:: Exercise passage ::

I don’t talk very often about my son’s cancer or the time he spent treating for it. Mostly because he has moved on and doesn’t want to be reminded of it. Out of respect for his wishes, I chose not to become involved in organizations like Relay for Life, or other fundraising or support groups. This was his experience first, not mine and he needed to be the one to call the shots.
It has been three years since he has been declared officially cancer free. A total of eight years since he was originally diagnosed. And at times it feels like a blur, or even like it never happened.
But it did happen, and while it was his experience, I was there with him every step of the way. And I learned some things. I learned how to take care of a child with cancer. I learned how to juggle the needs of the family so that none of my other kids felt neglected. But mostly, I learned how to lock down my emotions.
I learned how to be strong, capable and independent. And the more help I was offered the more I resented it. I did not want help. I was perfectly capable of handling this situation and anything else that came my way, thank you very much. And how dare you insinuate that I can’t handle this by offering assistance. Or at least that’s how I took it.
My son’s cancer is gone, long gone, but the lesson I learned…that to be vulnerable is to be weak, has been firmly cemented in my mind. I still become obstinate about not needing help. I can do this thing called life on my own. And I have largely managed to get that message across to everyone.
Last night was date night. My husband and I went out for dinner and during the course of the evening he shared with me that while he admires my strength and independence, he wishes I would let my guard down with him. He wants to help me. He wants to support me. I, of course, responded by quickly wiping away the one small tear that formed in my eye, and changed the subject.
But this morning I’m thinking heavily about what he said. Does he really want me to let my guard down? To be vulnerable? Has my unwillingness to do that created a wedge between us that keeps us from becoming even closer? There’s a certain amount of trust and faith that goes into being vulnerable. And I wonder…is being vulnerable a weakness or is it a strength?

:::

Problem statement:
In the passage about a son's cancer, how long has it been since he was declared officially cancer free?

:: Data supplied ::

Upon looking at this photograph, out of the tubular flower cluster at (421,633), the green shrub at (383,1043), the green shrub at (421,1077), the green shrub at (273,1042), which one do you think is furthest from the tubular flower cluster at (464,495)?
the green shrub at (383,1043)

:::
:: Data supplied ::

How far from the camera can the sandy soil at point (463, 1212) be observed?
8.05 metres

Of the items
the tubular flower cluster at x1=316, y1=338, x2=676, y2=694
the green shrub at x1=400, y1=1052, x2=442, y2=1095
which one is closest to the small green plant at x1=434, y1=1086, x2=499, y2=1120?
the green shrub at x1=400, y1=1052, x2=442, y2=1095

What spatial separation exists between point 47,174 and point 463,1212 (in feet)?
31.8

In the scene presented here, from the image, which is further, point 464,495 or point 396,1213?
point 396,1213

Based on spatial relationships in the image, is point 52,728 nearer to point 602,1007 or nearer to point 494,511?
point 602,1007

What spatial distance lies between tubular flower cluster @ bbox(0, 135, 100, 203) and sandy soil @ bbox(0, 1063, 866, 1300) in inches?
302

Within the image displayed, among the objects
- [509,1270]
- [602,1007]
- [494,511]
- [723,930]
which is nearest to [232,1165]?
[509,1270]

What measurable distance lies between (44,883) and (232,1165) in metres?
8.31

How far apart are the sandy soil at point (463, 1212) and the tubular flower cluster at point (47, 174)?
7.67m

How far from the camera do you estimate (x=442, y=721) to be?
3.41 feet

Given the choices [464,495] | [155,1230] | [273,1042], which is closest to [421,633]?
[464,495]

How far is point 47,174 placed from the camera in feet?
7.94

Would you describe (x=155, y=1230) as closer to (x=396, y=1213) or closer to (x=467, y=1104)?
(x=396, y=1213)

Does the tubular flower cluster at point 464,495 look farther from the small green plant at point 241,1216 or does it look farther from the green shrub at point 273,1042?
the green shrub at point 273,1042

:::

Problem solution:
Three years.